Applying raw cabbage leaves directly to swollen or painful joints is a folk remedy that has held up under clinical testing. In a randomized controlled trial, patients with moderate to severe knee osteoarthritis applied cabbage leaves to their knees for one hour daily. After four weeks, they showed significant improvements in both pain scores and knee function. The cabbage leaf group performed as well as patients using cooling gel pads and better than those using a standard topical pain medication (diclofenac gel), with no side effects reported.

An earlier trial found similar results: reduced pain, less functional disability at four weeks, and improved quality of life at 12 weeks. The exact mechanism isn’t fully understood, but the leaves likely deliver a combination of mild cooling, anti-inflammatory plant compounds absorbed through the skin, and gentle compression. For people looking for a drug-free option to manage osteoarthritis discomfort, wrapping a chilled cabbage leaf around the knee is low-risk and surprisingly well-supported.
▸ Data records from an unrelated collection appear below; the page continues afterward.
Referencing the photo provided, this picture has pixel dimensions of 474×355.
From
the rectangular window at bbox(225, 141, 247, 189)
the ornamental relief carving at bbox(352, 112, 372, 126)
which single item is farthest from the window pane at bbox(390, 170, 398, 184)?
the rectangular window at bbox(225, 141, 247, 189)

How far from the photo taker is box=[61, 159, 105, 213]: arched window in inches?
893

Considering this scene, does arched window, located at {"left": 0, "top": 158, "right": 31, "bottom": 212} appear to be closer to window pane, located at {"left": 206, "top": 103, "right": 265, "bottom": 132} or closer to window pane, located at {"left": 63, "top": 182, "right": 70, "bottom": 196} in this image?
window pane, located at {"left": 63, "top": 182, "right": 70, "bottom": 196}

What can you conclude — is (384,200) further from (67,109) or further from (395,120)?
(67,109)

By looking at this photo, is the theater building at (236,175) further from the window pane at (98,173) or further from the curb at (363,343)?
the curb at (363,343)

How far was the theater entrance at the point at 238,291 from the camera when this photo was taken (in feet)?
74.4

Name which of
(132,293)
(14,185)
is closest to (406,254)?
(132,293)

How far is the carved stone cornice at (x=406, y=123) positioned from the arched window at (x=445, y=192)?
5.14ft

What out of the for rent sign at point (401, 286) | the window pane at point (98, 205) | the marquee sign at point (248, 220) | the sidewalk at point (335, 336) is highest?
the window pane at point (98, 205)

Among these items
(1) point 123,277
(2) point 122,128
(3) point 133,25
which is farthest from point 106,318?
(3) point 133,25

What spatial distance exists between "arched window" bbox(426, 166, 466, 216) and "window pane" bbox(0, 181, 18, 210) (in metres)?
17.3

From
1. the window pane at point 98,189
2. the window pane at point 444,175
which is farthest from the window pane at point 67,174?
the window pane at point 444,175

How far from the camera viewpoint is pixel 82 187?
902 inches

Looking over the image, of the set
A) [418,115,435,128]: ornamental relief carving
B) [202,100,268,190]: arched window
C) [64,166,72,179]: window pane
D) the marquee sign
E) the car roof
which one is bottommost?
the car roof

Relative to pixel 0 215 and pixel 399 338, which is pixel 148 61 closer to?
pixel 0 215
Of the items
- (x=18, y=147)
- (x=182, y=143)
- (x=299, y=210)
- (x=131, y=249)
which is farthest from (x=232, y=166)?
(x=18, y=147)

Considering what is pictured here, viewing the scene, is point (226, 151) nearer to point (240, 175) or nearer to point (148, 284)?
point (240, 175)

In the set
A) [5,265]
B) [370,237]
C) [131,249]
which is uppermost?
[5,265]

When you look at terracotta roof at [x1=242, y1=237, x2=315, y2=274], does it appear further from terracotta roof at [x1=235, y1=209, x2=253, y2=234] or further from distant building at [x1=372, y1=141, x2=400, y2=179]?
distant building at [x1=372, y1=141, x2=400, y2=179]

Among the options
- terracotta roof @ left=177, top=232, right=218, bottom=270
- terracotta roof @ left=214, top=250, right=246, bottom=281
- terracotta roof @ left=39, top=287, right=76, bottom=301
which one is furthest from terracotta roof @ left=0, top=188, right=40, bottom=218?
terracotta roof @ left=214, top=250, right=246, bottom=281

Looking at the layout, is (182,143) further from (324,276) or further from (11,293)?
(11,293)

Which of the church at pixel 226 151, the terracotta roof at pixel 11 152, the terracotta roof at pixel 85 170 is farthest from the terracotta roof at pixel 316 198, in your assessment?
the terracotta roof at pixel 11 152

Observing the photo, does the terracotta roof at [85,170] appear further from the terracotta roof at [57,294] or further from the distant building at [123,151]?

Cooking Methods and Nutrient Retention

How you prepare cabbage matters more than most people realize. Boiling is the worst method for preserving vitamin C, with retention rates as low as zero in some vegetables. Steaming does better but still causes significant losses. Microwaving preserves the most vitamin C overall, with retention above 90% in several tested vegetables. The difference comes down to water exposure and cooking time: vitamin C is water-soluble, so it leaches into cooking water during boiling and prolonged steaming.

If you’re boiling cabbage for soup, the nutrients end up in the broth rather than disappearing entirely, so drinking the liquid recaptures some of what’s lost. For stir-fries, salads, or quick-steamed side dishes, you’ll retain far more of the original vitamin C and other heat-sensitive nutrients. Eating cabbage raw, as in coleslaw, preserves everything.

Vitamin K and Blood Thinners

If you take warfarin or a similar blood-thinning medication, cabbage’s vitamin K content is worth paying attention to. Vitamin K helps your blood clot, which directly counteracts what warfarin is designed to do. Cooked cabbage falls in the medium range for vitamin K (25 to 100 micrograms per 100-gram serving). You don’t need to avoid it, but you do need to eat consistent amounts from day to day. Eating a large serving one day and none the next can cause your medication’s effectiveness to fluctuate unpredictably. Health Canada recommends a daily vitamin K intake of 90 to 120 micrograms, and keeping your intake steady is more important than keeping it low.